Without including any picture, return the complete set of records exactly.

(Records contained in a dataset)
_ _ _ _
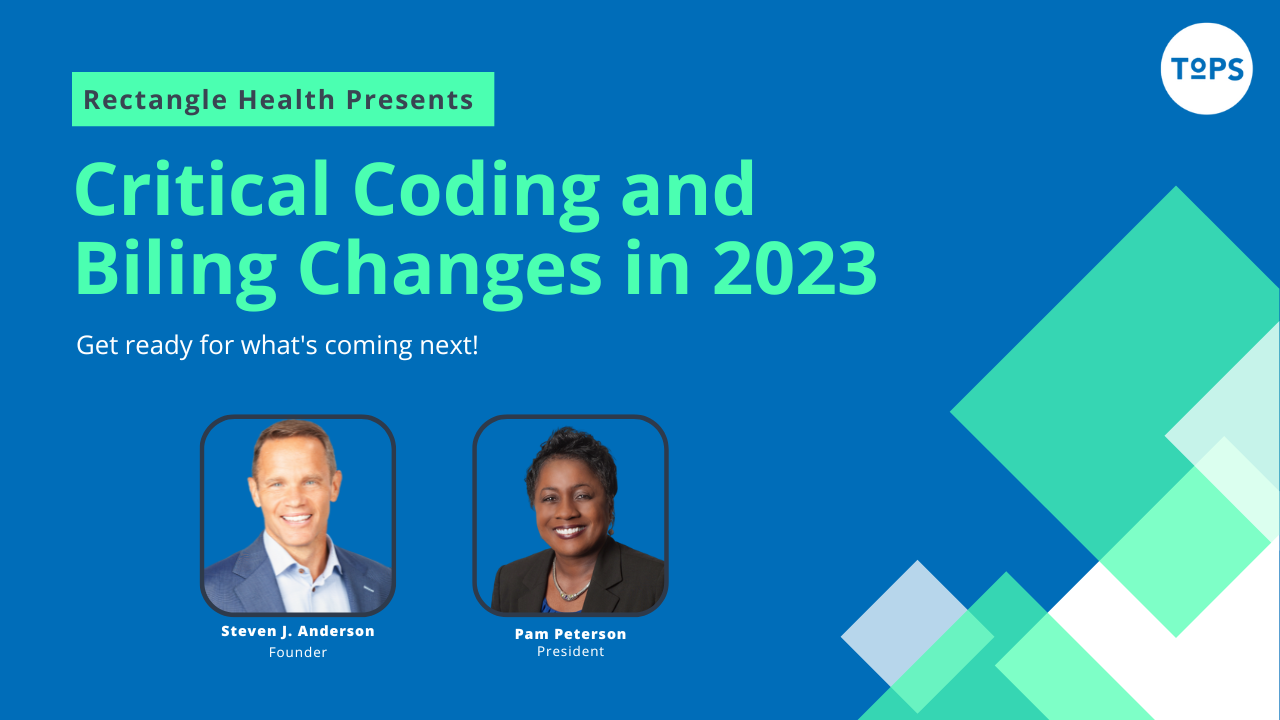 Rectangle Health Presents

TOPS

Critical Coding and Biling Changes in 2023

Get ready for what's coming next!

Steven J. Anderson
Founder

Pam Peterson
President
_ _ _ _
TASK SOLUTION =
 Rectangle Health Presents

TOPS

Critical Coding and Biling Changes in 2023

Get ready for what's coming next!

Steven J. Anderson
Founder

Pam Peterson
President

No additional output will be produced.